Compare how your web pages rank for various keyword combinations, including business type, city and neighborhood location, and other niche long-tail keywords that users may be searching for on the go.
The benefit of local SEO is that searches are made with high purchase intent, meaning that web page visitors are more likely to walk into your place of business or make a phone call that leads to a sale. After all, they are often already within striking distance of the location when making the search, whether at home, in the car, or on the street.
With so much consumer choice and a wealth of free information available on the web, purchases happen faster than ever, even with far more variables at play.
The customer acquisition process is accelerated, and this metric can tell you how well SEO efforts are working.
Keep a close eye on your customer journey patterns to see which web pages and assets outperform the rest. Figure out when and where casual users become interested shoppers, and identify the moments when they hit the checkout button to seal the deal.
The faster it takes for someone to go from an uninformed web surfer to a happy customer, the more effective your SEO strategy. WebFX reminds us to analyze every possible customer acquisition avenue and allocate funds accordingly.
There is still a huge word-of-mouth component to digital marketing, many brands rely on promotions and referrals to attract new audiences and make existing customers more engaged.

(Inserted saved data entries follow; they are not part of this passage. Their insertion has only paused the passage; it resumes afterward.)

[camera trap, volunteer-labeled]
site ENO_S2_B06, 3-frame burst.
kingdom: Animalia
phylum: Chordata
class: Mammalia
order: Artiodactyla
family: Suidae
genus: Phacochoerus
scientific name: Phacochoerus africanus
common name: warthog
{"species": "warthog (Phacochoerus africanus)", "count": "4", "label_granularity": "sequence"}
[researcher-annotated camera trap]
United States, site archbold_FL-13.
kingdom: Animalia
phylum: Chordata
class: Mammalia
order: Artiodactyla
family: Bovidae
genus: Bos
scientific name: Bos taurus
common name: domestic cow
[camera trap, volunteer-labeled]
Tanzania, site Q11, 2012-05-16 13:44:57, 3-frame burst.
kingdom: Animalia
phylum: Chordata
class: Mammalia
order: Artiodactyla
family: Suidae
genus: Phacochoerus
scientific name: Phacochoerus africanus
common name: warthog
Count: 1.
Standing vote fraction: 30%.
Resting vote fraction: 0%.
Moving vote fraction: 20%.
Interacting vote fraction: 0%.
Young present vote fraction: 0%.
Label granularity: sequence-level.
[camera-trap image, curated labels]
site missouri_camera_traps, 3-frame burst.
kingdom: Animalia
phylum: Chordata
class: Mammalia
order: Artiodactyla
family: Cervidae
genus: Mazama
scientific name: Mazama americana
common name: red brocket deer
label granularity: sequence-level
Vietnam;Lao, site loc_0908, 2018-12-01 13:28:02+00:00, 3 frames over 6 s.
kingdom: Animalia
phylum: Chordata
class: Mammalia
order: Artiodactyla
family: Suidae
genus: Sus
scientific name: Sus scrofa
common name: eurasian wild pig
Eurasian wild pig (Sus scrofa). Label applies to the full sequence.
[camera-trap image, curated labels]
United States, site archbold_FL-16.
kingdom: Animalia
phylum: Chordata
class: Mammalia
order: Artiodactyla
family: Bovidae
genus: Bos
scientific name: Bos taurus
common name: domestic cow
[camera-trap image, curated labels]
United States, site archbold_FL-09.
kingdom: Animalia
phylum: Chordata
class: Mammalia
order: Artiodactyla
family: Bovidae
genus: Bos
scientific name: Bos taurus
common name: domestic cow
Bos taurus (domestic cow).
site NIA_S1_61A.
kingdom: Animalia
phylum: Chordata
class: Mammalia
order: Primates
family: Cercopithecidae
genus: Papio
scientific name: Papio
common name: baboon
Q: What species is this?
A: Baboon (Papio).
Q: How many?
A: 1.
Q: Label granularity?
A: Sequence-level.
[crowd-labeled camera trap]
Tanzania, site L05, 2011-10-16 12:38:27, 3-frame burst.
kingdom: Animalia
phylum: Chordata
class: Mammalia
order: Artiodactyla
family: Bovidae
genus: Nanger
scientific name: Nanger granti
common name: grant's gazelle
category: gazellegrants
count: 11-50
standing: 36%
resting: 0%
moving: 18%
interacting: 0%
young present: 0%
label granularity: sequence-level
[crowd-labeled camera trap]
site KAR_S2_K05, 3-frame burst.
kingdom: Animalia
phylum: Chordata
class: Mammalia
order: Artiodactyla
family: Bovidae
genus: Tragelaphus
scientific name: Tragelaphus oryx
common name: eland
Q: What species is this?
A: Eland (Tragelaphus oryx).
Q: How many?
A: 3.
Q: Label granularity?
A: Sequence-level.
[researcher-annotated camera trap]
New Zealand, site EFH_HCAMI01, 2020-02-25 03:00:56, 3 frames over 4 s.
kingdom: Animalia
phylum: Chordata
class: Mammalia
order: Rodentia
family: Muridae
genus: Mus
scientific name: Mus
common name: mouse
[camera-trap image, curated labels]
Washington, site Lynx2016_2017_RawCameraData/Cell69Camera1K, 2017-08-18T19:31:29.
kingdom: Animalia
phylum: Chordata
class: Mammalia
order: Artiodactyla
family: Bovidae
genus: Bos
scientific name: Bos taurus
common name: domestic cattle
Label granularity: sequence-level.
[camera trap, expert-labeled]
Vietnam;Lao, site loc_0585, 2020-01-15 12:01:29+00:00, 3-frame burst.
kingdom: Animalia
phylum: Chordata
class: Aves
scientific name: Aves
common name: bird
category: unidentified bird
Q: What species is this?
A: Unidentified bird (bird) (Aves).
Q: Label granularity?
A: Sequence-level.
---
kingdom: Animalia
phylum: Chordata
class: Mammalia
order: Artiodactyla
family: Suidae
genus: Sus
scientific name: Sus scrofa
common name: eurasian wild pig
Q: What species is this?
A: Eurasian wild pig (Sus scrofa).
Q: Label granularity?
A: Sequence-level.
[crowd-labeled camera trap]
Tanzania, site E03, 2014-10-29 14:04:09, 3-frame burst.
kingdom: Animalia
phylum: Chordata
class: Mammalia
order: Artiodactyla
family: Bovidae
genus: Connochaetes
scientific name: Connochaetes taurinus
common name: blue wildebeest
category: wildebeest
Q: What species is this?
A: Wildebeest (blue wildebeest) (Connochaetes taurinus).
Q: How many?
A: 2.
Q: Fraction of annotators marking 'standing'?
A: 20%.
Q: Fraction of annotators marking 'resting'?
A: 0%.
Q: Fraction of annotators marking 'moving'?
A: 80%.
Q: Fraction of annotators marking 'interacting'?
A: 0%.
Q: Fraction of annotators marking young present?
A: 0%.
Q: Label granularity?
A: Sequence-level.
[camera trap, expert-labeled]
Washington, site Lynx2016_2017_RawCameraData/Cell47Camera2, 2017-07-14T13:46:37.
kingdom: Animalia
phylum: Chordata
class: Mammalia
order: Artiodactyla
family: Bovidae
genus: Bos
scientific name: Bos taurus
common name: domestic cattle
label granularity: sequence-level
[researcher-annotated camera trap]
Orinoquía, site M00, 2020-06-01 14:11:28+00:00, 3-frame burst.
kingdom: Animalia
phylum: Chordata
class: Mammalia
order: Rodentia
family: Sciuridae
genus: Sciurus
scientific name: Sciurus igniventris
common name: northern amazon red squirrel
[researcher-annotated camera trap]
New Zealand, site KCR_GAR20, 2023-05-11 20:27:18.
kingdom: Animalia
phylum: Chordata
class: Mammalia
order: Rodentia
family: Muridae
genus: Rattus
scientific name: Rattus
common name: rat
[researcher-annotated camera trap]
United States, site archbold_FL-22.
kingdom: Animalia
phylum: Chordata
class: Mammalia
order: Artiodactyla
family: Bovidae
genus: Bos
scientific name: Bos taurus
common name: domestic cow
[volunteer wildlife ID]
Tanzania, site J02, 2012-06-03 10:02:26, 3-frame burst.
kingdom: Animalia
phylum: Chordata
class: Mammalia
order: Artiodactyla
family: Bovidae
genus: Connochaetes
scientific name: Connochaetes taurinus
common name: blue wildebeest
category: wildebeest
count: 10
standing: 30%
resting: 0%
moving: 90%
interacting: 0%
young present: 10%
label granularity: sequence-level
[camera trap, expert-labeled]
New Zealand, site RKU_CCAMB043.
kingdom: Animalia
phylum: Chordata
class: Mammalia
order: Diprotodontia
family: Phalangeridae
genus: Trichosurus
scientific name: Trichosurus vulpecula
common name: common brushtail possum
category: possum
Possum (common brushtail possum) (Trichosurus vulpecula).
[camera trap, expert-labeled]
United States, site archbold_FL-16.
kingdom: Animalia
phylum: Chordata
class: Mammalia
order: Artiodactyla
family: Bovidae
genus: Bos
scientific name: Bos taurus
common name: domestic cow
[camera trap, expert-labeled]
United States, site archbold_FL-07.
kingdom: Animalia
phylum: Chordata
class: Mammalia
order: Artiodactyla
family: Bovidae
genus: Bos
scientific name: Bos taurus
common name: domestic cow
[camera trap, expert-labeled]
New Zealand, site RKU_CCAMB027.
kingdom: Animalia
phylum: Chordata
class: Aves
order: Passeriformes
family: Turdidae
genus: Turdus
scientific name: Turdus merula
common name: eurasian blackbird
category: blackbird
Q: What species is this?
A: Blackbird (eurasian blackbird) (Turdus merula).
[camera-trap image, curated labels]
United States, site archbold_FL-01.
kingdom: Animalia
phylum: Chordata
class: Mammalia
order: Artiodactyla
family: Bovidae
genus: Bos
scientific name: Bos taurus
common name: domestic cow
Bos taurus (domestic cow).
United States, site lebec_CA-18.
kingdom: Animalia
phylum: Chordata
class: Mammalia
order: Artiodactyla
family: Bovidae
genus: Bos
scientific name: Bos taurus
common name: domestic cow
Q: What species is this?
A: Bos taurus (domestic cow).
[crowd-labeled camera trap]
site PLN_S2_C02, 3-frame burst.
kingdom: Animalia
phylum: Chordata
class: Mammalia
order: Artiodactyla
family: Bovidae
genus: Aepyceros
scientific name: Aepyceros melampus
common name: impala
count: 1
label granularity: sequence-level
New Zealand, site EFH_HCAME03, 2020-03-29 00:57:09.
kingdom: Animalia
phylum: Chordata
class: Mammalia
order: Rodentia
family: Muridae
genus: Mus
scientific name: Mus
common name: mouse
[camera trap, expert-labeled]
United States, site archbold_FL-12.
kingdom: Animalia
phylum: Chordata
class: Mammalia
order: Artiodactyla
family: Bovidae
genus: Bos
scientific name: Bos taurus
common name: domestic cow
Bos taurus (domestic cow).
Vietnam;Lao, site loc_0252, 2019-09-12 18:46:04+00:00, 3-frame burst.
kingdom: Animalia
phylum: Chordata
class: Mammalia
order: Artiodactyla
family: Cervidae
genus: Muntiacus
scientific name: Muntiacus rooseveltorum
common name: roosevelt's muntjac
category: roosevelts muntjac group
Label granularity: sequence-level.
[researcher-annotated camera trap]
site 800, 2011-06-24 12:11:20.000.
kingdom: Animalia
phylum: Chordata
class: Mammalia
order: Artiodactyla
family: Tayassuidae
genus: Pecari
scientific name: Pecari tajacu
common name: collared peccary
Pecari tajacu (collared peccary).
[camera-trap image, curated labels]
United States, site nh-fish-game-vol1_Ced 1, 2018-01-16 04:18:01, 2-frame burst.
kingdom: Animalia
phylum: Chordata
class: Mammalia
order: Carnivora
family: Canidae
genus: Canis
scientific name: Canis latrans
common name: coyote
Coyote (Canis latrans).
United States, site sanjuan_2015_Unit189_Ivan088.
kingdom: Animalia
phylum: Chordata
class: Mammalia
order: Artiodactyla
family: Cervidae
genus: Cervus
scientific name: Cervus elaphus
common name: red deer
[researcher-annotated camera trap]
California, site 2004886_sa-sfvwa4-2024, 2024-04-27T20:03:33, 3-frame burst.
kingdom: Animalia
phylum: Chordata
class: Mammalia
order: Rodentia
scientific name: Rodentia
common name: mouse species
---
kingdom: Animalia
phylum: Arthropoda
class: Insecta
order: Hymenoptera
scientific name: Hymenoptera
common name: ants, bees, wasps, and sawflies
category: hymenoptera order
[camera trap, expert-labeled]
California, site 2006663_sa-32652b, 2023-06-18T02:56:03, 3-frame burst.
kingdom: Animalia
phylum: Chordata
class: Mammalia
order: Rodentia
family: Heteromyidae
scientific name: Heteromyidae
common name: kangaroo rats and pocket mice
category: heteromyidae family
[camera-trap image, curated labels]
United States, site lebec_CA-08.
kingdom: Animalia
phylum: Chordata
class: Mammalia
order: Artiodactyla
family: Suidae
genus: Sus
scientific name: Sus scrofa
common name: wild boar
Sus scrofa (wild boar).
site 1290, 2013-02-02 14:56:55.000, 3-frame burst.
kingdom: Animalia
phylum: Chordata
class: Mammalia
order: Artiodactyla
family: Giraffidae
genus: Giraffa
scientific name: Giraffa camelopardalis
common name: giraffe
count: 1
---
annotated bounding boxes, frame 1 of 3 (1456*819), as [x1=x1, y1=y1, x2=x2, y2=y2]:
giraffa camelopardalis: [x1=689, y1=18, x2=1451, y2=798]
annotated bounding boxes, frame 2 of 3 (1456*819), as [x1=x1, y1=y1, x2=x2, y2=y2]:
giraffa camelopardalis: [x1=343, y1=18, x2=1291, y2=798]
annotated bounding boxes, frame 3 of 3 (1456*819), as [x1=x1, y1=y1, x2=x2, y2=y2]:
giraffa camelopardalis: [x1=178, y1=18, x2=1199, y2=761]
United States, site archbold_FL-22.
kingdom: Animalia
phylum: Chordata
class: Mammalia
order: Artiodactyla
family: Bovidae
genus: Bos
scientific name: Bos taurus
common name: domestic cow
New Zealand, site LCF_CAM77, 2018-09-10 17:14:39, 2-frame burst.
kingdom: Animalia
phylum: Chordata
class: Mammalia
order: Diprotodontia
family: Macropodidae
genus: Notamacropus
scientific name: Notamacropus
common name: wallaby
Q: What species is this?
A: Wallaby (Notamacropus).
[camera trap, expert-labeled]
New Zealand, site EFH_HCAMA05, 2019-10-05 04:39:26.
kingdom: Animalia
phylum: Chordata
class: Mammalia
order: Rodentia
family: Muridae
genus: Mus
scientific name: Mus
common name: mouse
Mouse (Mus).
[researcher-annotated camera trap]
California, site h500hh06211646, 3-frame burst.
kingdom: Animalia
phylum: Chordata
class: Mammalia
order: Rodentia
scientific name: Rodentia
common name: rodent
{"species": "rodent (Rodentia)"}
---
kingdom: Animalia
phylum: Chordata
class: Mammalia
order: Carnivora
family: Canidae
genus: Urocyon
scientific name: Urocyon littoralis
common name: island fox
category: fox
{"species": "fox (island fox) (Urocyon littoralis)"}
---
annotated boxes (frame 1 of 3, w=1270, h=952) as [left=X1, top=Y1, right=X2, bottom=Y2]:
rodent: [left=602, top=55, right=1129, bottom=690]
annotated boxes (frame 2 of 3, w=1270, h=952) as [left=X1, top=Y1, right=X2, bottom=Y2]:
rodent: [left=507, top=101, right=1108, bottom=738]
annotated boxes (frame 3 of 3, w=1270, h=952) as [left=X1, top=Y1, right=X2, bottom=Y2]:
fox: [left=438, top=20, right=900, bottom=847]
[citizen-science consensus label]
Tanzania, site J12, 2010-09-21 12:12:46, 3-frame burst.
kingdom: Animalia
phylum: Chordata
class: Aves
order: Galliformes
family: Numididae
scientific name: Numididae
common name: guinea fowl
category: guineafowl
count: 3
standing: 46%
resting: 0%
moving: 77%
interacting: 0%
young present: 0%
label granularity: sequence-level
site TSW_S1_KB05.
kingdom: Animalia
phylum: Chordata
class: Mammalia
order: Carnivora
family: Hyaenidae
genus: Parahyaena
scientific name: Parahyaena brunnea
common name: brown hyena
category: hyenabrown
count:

The SEO benefit here is that more clicks and shares lead to a better ranking in organic search, and this creates an upward cycle that promotes visibility and hype at the same time.
Always observe the uptick in sales during the period when you run the promo or referral program, and see what effect this has on your top keyword rankings. The more campaigns you run, the more you’ll learn from the process, increasing efficiency each time.
Remember to run promos on partner sites and with other influencers to get that extra SEO boost from backlinks that explicitly mention your brand and any offers on the table.
At the end of the day, the goal of any marketing strategy is to exert the least amount of effort and spend as little cash as possible to yield maximum returns. It may sound shady, but it’s simply smart business.
Considering that billions of dollars go toward SEO annually, it makes sense that we try to trim the fat on SEO budgets and get rid of anything that doesn’t give us the results we want.
With these seven metrics in mind, you can be more vigilant about SEO spending and focus on the money-makers that matter most to you and your brand.